GitHub - degski/soft_dwcas: CMPXCHG16B exposed

A software implementation of the dwcas (CMPXCHG16B on x86) instruction

Algorithms built around CAS typically read some key memory location and remember the old value. Based on that old value, they compute some new value. Then they try to swap in the new value using CAS, where the comparison checks for the location still being equal to the old value. If CAS indicates that the attempt has failed, it has to be repeated from the beginning: the location is re-read, a new value is re-computed and the CAS is tried again. Instead of immediately retrying after a CAS operation fails, researchers have found that total system performance can be improved in multiprocessor systems—where many threads constantly update some particular shared variable if threads that see their CAS fail use exponential backoff, in other words, wait a little before retrying the CAS.

soft_dwcas

The actual (hardware-)implementation is surpising and confusing (hence soft_dwcas, exposing its operation). It is (slightly) usefull in developing as mis-using the CMPXCHG16B instruction results in an instant crash, while the soft_dwcas let's one inspect results more easily (print-debugging).

namespace lockless {

template<typename MutexType>
[[nodiscard]] HEDLEY_ALWAYS_INLINE bool soft_dwcas ( uint128_t * dest_, uint128_t ex_new_, uint128_t * cr_old_ ) noexcept {

    alignas ( 64 ) static MutexType cas_mutex;

    std::scoped_lock lock ( cas_mutex );

    bool check = not equal_m128 ( dest_, cr_old_ );

    std::memcpy ( cr_old_, dest_, 16 );

    if ( check )
        return false;

    std::memcpy ( dest_, &ex_new_, 16 );
    return true;
}

} // namespace lockless

Implementing this little function made me understand the difference between lockless and concurrent (mutex based) programming.

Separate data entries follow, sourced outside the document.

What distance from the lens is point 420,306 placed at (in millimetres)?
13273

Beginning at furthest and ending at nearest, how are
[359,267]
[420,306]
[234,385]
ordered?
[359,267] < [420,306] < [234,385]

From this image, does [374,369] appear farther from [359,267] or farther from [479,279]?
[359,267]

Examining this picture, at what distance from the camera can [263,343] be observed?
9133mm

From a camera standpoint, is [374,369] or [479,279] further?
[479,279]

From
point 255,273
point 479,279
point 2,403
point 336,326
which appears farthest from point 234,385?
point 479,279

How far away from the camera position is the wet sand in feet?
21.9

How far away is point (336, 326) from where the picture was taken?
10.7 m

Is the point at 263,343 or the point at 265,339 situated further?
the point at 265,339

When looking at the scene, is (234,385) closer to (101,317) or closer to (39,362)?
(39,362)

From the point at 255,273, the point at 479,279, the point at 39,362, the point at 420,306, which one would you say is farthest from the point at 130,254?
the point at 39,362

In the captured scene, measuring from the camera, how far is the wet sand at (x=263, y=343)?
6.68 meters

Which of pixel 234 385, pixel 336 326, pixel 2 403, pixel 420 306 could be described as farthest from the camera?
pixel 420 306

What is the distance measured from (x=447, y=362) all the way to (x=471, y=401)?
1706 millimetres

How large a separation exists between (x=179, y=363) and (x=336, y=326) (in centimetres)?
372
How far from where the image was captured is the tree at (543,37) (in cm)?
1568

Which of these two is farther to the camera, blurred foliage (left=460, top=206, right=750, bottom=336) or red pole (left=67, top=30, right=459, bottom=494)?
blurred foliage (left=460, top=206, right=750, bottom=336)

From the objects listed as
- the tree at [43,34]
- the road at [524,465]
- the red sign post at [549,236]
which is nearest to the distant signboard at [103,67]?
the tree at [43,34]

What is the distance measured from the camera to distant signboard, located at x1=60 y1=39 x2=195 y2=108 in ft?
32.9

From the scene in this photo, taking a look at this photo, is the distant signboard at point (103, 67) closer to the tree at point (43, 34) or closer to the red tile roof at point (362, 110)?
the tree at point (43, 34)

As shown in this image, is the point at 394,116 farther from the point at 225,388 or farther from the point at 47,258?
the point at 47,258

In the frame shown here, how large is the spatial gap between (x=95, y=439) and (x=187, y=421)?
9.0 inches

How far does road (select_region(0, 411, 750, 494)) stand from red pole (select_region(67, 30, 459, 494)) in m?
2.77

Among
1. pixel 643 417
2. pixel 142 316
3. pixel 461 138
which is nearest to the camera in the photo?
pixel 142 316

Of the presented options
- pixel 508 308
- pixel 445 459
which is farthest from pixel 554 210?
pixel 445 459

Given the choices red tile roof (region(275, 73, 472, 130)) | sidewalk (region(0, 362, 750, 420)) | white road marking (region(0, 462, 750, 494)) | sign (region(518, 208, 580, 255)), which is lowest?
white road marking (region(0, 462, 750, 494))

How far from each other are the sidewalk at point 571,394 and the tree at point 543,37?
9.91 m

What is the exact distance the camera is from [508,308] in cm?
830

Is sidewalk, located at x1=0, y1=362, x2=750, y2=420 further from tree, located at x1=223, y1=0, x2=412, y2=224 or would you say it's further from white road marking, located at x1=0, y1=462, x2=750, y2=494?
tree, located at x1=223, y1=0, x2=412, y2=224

I've listed in random order some of my thoughts:

mutexes prevent concurrency
soft_dwcas implies full serialization (i.e. has no real-world use other than real-world developing)
soft_dwcas cannot be used to test concurrency itself, just that the mechanics [of lockless progression] work
the mechanism used in lockless-programming is locks
dwcas uses 'the data' as a mutex, intrusive mutexes
as many intrusive mutexes as there are data points (as compared to 1, or a few)
CMPXCHG24B (fully lockless dl-list) and CMPXCHG32B?
illustrative, a mental model (CMPXCHG16B is 'similar' to soft_dwcas minus the mutex)
below a lockless implementation (for completeness sake)

dwcas (win/nix/ios)

namespace lockless {

[[nodiscard]] HEDLEY_ALWAYS_INLINE bool dwcas ( volatile uint128_t * dest_, uint128_t ex_new_, uint128_t * cr_old_ ) noexcept {
#if ( defined( __clang__ ) or defined( __GNUC__ ) )
    bool value;
    __asm__ __volatile__( "lock cmpxchg16b %1\n\t"
                          "setz %0"
                          : "=q"( value ), "+m"( dest_ ), "+d"( cr_old_->hi ), "+a"( cr_old_->lo )
                          : "c"( ex_new_.hi ), "b"( ex_new_.lo )
                          : "cc" );
    return value;
#else
    return _InterlockedCompareExchange128 ( ( volatile long long * ) dest_->lo, ex_new_.hi, ex_new_.lo,
                                            ( long long * ) cr_old_->lo );
#endif
}

} // namespace lockless